Korku, bulaşıcı olduğu gibi toplumda itaati derinleştiren ve beşerde iyileşmesi güç hasarlar bırakan yeni bir insan doğasını kurumlaştırır. İktidar tarafınca salınan korkunun ardından itaat ve biat eden halk tabakaları salt iktidara değil muhalefet partilerine de sığınır. Tehlike ve tehdidin seviyesi arttıkça sığınma hissi artar, dolayısıyla gerilen siyasi zeminde kutuplaşma denilen çatışmaya müsait bir toplumsal gerginlik hali belirir. Ancak yine de polis, ordu ve yargı eliyle uygulanan baskı kısa ömürlüdür. Korku ve baskının dozajı arttırıldıkça memnuniyetsizliği artan halkta karşıt duygu olan ve o da tıpkı korku gibi bulaşıcı olan cesaret duygusu öfkeyle beslenerek hızla yayılmaya başlar.
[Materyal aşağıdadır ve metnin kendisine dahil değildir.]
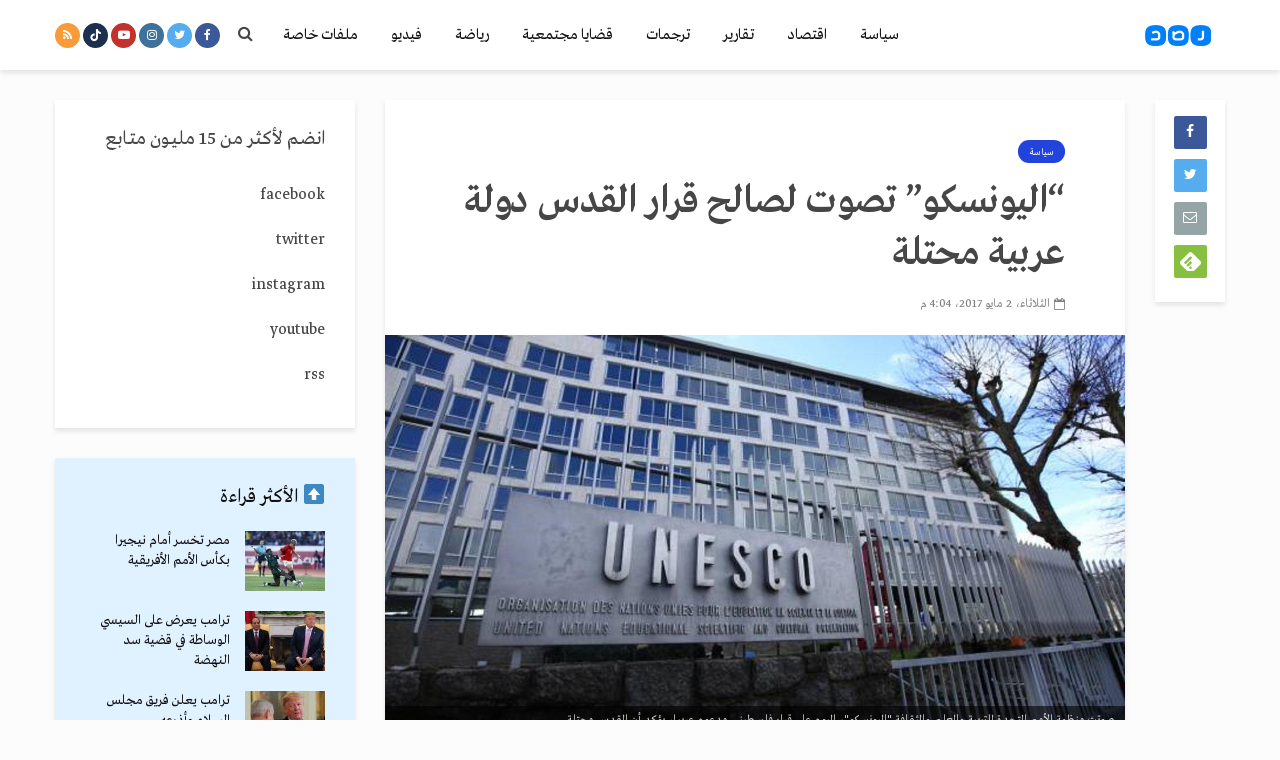

--- FILE ---
content_type: text/html; charset=utf-8
request_url: https://www.google.com/recaptcha/api2/aframe
body_size: 265
content:
<!DOCTYPE HTML><html><head><meta http-equiv="content-type" content="text/html; charset=UTF-8"></head><body><script nonce="uTWcsDvgvg4vPrniI0bKAg">/** Anti-fraud and anti-abuse applications only. See google.com/recaptcha */ try{var clients={'sodar':'https://pagead2.googlesyndication.com/pagead/sodar?'};window.addEventListener("message",function(a){try{if(a.source===window.parent){var b=JSON.parse(a.data);var c=clients[b['id']];if(c){var d=document.createElement('img');d.src=c+b['params']+'&rc='+(localStorage.getItem("rc::a")?sessionStorage.getItem("rc::b"):"");window.document.body.appendChild(d);sessionStorage.setItem("rc::e",parseInt(sessionStorage.getItem("rc::e")||0)+1);localStorage.setItem("rc::h",'1769056382004');}}}catch(b){}});window.parent.postMessage("_grecaptcha_ready", "*");}catch(b){}</script></body></html>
Bu nedenle görevi dışında faaliyetlere meylederek meşruiyetini yitirmiş ve halkın gönüllü rızasını kaybetmiş hiçbir iktidarın toplumu korku aracıyla uzun süre yönetebilmesi mümkün değil. 

KORKUNUN PANZEHİRİ 

Ayıları, filleri, çeşitli sirk hayvanlarını korku hükmü ile terbiye etmiş insan, saltanatında da korku kırbacını bolca kullanır. Buna karşın hüküm altındaki insanlar da her türlü baskı ve zulme rağmen kırbaca direnerek var olmayı başarmışlardır. Korku nasıl ki düşüncede var olup büyüyen bir dürtü ise korkunun panzehiri olan korkusuzluk da düşüncenin kendisinde doğar. Korkusuzluğu var edip büyüterek korku dürtüsü yatıştırılabilir. Korkuyu aşmanın en etkili yolu, korku düşüncesi ortaya çıktığı andan itibaren kişinin kendine doğru sorular sorarak tehdit algısı hakkında bilinmezliği bilinir, görünmezliği görünür kılması ve bu sayede tehlikeyle baş etmenin yollarını bulabilmesinden geçer. Örneğin siyasal baskıcı iktidardan korkan ve bunalan bir yurttaşın sorması gereken en önemli sorular şöyledir: Daha mutlu, daha huzurlu ve daha eşit olmak için ne yapmalıyım, daha özgür ve daha güvende hissetmek için hangi adımları atmalıyım, ekonomik ve sosyal imkanlarımı yükseltmek için hangi tercihlere yönelmeliyim? 

Daha müreffeh bir hayat, daha sağlıklı bir bünye için korkunun hükmünü alt etmek mümkün. Korku, doğduğu yerde, düşüncede, ezilmelidir. Görünmeden gözetleyerek korku yayan panoptikonun hükmüyle baş edebilecek en sağlıklı bünye, korkusuzluk panzehirini içmiş fertlerin kurduğu kitlesel birliklerdir. Sivil toplumsal yapılar altında sımsıkı kenetlenmiş, içtimai gücünü türlü yaratıcılıklarla hayata geçirebilmiş bir toplumu korku argümanlarıyla yönetmek imkansızdır. Herkes korkar, cesur insanlar da, ancak sadece cesur insanlar ilerlemek için korkularını itici güç haline getirir. Hayaller yeterince büyükse tehlike ne olursa olsun hayallerden caydıracak kadar korkutucu olamaz.